Copy out the rows word for word, from the line containing "Which comparison holds: is" through the line containing "1250 centimetres", with both of those lines included.

_DATA RECORDS_:
• • • •

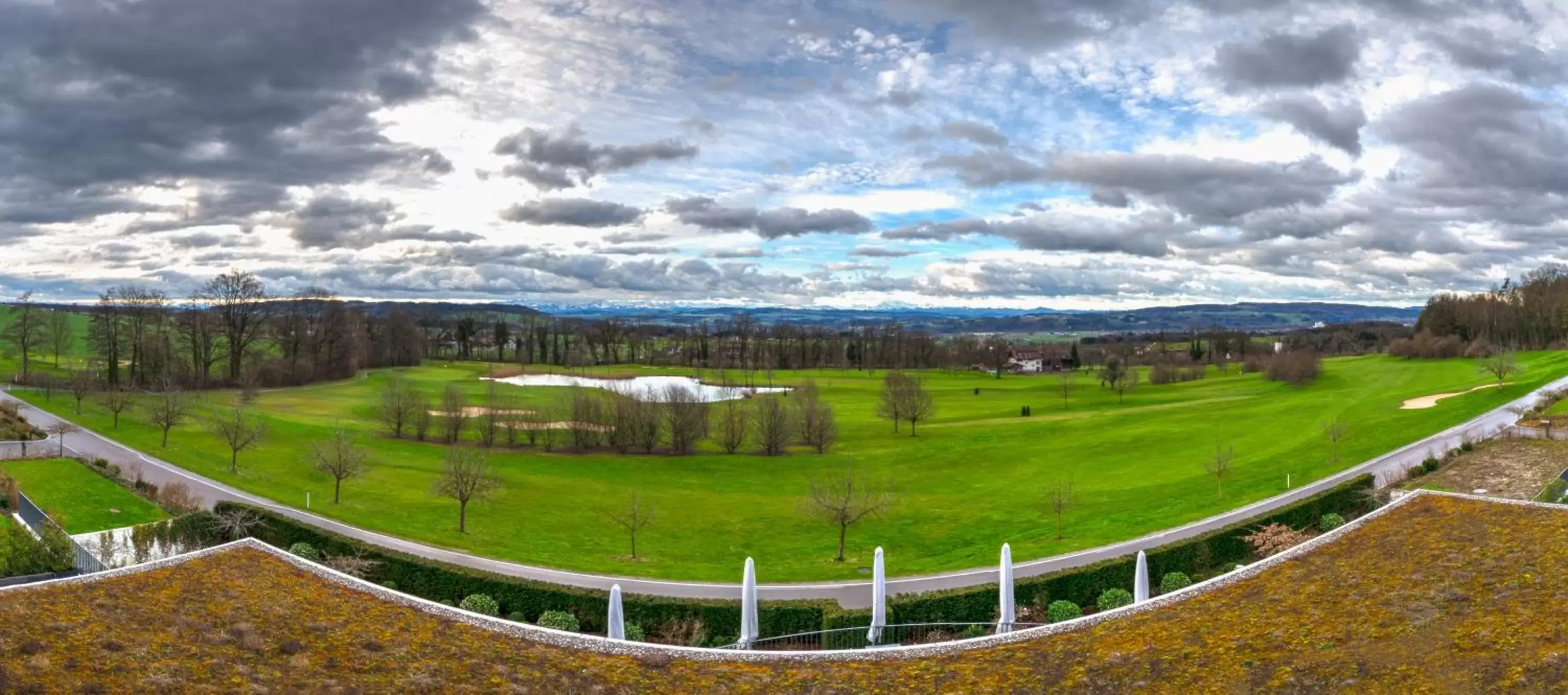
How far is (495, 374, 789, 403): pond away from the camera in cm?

• • • •

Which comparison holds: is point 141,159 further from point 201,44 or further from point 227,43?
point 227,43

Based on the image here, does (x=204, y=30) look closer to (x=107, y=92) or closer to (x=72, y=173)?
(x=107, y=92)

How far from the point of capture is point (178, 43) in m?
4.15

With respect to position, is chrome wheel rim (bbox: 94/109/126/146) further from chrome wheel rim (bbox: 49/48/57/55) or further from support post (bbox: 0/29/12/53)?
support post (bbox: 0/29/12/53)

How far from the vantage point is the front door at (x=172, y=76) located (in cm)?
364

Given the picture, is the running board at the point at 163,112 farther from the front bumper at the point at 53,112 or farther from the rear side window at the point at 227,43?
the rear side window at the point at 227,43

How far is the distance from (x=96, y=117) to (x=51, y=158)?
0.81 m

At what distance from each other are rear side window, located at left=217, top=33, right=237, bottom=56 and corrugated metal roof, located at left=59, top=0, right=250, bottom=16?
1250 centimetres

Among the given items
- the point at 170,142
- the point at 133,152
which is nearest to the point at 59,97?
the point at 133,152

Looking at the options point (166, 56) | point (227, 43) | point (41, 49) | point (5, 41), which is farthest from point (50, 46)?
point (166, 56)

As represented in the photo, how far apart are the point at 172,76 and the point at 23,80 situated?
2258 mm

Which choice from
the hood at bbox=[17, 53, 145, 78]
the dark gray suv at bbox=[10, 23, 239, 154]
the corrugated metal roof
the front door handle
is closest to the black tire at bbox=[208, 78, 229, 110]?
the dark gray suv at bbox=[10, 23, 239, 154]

• • • •

_ANSWER TO THE PROBLEM_:
Which comparison holds: is point 141,159 further from point 201,44 or further from point 227,43?
point 227,43

Based on the image here, does (x=204, y=30) look closer to (x=107, y=92) or closer to (x=72, y=173)?
(x=107, y=92)

How far from the point of capture is point (178, 43) in m?
4.15

With respect to position, is chrome wheel rim (bbox: 94/109/126/146) further from chrome wheel rim (bbox: 49/48/57/55) or further from support post (bbox: 0/29/12/53)?
support post (bbox: 0/29/12/53)

How far from the vantage point is the front door at (x=172, y=76) located (in cm)?
364

Given the picture, is the running board at the point at 163,112 farther from the front bumper at the point at 53,112 or farther from the rear side window at the point at 227,43?
the rear side window at the point at 227,43

How far is the distance from (x=96, y=117) to (x=51, y=158)?
0.81 m

At what distance from each other are rear side window, located at left=217, top=33, right=237, bottom=56 and corrugated metal roof, located at left=59, top=0, right=250, bottom=16?
1250 centimetres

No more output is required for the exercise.